The research team says its lightweight sensor is highly sensitive, works without any other equipment, and can provide results in as little as 15 minutes. It’s not ready for widespread use yet, but if it proves effective enough to be released to the public, that kind of quick assessment can make all the difference.
“Existing methods to detect microRNAs are time consuming and require cumbersome machines, which limit their usefulness in clinical settings,” said one of the team, Mi Kyoung Park. “This inspired us to develop a simple and efficient point-of-care device for detecting microRNAs.”

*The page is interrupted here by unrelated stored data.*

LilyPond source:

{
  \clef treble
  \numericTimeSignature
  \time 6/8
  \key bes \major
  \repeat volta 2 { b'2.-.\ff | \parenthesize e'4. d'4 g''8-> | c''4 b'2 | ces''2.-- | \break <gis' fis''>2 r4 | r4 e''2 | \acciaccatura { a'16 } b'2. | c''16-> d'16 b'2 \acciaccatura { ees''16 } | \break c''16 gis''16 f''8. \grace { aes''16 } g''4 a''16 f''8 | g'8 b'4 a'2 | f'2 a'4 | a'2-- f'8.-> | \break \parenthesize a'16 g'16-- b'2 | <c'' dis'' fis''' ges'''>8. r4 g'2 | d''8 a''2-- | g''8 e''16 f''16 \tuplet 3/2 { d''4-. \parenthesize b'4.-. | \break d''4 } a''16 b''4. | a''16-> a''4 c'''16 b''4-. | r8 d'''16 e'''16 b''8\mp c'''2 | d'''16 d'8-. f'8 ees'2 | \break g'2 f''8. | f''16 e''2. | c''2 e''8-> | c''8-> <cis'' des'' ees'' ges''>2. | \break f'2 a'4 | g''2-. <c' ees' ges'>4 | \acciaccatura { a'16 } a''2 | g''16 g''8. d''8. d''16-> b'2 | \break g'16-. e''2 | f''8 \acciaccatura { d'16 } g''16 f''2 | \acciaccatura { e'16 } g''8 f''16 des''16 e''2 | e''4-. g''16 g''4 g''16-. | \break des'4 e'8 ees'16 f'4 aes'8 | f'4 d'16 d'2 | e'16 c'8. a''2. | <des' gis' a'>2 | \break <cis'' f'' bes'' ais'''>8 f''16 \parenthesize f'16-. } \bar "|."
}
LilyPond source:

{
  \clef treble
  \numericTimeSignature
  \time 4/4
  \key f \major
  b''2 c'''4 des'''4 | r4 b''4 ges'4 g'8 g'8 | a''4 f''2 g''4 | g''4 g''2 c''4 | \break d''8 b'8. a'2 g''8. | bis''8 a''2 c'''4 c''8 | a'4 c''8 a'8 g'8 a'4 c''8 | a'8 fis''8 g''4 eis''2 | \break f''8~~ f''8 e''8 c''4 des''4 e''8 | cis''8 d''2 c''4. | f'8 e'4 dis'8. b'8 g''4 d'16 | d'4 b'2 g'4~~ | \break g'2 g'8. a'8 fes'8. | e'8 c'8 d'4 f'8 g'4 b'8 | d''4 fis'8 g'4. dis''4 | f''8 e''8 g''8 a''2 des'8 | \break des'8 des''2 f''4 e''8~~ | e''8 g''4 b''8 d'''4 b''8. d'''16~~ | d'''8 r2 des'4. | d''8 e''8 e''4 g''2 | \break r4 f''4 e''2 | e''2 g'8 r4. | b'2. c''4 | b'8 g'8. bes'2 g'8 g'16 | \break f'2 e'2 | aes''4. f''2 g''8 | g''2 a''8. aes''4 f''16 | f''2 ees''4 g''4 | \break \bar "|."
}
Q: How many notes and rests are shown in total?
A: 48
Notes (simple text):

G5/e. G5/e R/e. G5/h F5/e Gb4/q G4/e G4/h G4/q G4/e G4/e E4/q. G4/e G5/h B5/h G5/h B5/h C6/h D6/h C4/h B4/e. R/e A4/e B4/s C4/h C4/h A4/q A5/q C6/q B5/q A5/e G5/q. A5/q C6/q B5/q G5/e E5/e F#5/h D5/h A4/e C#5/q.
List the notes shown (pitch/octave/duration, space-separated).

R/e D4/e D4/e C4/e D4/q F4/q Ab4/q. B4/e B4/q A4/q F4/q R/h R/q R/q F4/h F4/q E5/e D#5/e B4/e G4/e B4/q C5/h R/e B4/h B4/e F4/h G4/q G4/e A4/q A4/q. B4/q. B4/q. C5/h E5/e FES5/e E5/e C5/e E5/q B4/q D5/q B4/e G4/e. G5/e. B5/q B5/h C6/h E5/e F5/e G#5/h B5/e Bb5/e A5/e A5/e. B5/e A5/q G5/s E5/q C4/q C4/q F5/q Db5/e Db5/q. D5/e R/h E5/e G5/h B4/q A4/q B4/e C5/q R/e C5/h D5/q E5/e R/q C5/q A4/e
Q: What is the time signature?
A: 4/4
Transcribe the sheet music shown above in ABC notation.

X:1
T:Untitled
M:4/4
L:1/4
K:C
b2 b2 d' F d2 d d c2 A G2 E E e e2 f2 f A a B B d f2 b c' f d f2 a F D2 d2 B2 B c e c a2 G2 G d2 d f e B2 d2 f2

Park and her colleagues have used the newly developed system to detect two types of microRNAs in urine samples from three patients with late-stage bladder cancer.
When compared with samples from two healthy subjects, the microRNA levels differed significantly. Although only small-scale testing has been carried out so far, the team thinks the device has plenty of potential as a future diagnostic tool. They’ll now need to test it on a much larger sample of people to confirm its accuracy.
“The system can be expanded to detect a number of microRNAs of different species and should be useful for a variety of point-of-care clinical applications,” says Park.
Just imagine this, you go to the doctor, give up a urine sample, read a magazine, and know exactly what is or is not wrong with you. No more days of sitting and fretting. More importantly, the cures available to you, at this early stage, are usually noninvasive and don’t cause you to alter your lifestyle.
Well, you’ll have to quit smoking and so on, but you should do that anyway. Or so I’m told.
Both of these teams will, obviously, get very rich. But, here’s the fun part, the cost to consumer of each product is low. There is no need to jack up the prices so, pretty much, everyone will have access to them.
I just thought you’d like some good news for a change.